Dataset entries
= Beginning of Section =
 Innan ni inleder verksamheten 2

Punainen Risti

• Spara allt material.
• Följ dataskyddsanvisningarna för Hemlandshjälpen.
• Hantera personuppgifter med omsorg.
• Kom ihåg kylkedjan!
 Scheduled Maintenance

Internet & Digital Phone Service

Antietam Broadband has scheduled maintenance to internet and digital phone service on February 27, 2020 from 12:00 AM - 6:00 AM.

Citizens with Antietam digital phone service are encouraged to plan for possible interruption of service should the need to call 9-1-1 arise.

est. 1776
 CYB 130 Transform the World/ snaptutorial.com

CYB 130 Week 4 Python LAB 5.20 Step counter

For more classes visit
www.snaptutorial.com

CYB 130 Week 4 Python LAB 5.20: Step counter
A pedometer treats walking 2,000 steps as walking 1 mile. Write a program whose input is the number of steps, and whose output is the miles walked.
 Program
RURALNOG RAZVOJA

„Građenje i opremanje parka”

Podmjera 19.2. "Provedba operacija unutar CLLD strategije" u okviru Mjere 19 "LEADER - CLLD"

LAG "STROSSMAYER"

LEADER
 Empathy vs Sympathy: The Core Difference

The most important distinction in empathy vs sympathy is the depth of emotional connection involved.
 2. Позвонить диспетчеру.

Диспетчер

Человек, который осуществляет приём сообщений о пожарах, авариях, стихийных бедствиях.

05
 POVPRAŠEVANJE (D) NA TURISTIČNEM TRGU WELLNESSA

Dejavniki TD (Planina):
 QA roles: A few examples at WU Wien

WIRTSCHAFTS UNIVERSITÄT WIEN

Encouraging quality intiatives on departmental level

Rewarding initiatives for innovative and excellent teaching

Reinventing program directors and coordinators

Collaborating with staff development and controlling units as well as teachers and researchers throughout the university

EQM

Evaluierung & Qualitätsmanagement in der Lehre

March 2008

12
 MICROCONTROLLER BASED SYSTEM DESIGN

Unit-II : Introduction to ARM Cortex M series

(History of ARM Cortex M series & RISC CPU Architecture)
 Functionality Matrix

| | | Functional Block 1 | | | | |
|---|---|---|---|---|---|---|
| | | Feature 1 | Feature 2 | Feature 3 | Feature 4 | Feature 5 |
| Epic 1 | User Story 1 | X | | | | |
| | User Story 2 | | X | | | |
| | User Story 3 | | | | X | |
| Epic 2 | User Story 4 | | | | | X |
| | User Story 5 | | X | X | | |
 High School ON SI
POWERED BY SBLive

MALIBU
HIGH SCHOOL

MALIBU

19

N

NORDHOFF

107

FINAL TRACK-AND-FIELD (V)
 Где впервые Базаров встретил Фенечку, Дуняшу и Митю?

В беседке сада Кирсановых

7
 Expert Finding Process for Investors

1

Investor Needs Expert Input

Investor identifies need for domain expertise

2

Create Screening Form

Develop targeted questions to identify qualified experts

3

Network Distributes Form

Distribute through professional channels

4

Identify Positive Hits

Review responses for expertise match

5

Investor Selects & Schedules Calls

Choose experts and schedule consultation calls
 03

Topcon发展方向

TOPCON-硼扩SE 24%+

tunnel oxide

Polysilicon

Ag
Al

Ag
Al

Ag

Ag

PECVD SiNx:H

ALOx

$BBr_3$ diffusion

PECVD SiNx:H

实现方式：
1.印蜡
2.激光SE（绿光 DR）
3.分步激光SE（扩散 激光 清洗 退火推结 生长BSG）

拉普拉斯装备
= End of Section =
▸ **Exercise objective**
Retype the data exactly as it reads.

▸ **Result for this exercise**
 Innan ni inleder verksamheten 2

Punainen Risti

• Spara allt material.
• Följ dataskyddsanvisningarna för Hemlandshjälpen.
• Hantera personuppgifter med omsorg.
• Kom ihåg kylkedjan!
 Scheduled Maintenance

Internet & Digital Phone Service

Antietam Broadband has scheduled maintenance to internet and digital phone service on February 27, 2020 from 12:00 AM - 6:00 AM.

Citizens with Antietam digital phone service are encouraged to plan for possible interruption of service should the need to call 9-1-1 arise.

est. 1776
 CYB 130 Transform the World/ snaptutorial.com

CYB 130 Week 4 Python LAB 5.20 Step counter

For more classes visit
www.snaptutorial.com

CYB 130 Week 4 Python LAB 5.20: Step counter
A pedometer treats walking 2,000 steps as walking 1 mile. Write a program whose input is the number of steps, and whose output is the miles walked.
 Program
RURALNOG RAZVOJA

„Građenje i opremanje parka”

Podmjera 19.2. "Provedba operacija unutar CLLD strategije" u okviru Mjere 19 "LEADER - CLLD"

LAG "STROSSMAYER"

LEADER
 Empathy vs Sympathy: The Core Difference

The most important distinction in empathy vs sympathy is the depth of emotional connection involved.
 2. Позвонить диспетчеру.

Диспетчер

Человек, который осуществляет приём сообщений о пожарах, авариях, стихийных бедствиях.

05
 POVPRAŠEVANJE (D) NA TURISTIČNEM TRGU WELLNESSA

Dejavniki TD (Planina):
 QA roles: A few examples at WU Wien

WIRTSCHAFTS UNIVERSITÄT WIEN

Encouraging quality intiatives on departmental level

Rewarding initiatives for innovative and excellent teaching

Reinventing program directors and coordinators

Collaborating with staff development and controlling units as well as teachers and researchers throughout the university

EQM

Evaluierung & Qualitätsmanagement in der Lehre

March 2008

12
 MICROCONTROLLER BASED SYSTEM DESIGN

Unit-II : Introduction to ARM Cortex M series

(History of ARM Cortex M series & RISC CPU Architecture)
 Functionality Matrix

| | | Functional Block 1 | | | | |
|---|---|---|---|---|---|---|
| | | Feature 1 | Feature 2 | Feature 3 | Feature 4 | Feature 5 |
| Epic 1 | User Story 1 | X | | | | |
| | User Story 2 | | X | | | |
| | User Story 3 | | | | X | |
| Epic 2 | User Story 4 | | | | | X |
| | User Story 5 | | X | X | | |
 High School ON SI
POWERED BY SBLive

MALIBU
HIGH SCHOOL

MALIBU

19

N

NORDHOFF

107

FINAL TRACK-AND-FIELD (V)
 Где впервые Базаров встретил Фенечку, Дуняшу и Митю?

В беседке сада Кирсановых

7
 Expert Finding Process for Investors

1

Investor Needs Expert Input

Investor identifies need for domain expertise

2

Create Screening Form

Develop targeted questions to identify qualified experts

3

Network Distributes Form

Distribute through professional channels

4

Identify Positive Hits

Review responses for expertise match

5

Investor Selects & Schedules Calls

Choose experts and schedule consultation calls
 03

Topcon发展方向

TOPCON-硼扩SE 24%+

tunnel oxide

Polysilicon

Ag
Al

Ag
Al

Ag

Ag

PECVD SiNx:H

ALOx

$BBr_3$ diffusion

PECVD SiNx:H

实现方式：
1.印蜡
2.激光SE（绿光 DR）
3.分步激光SE（扩散 激光 清洗 退火推结 生长BSG）

拉普拉斯装备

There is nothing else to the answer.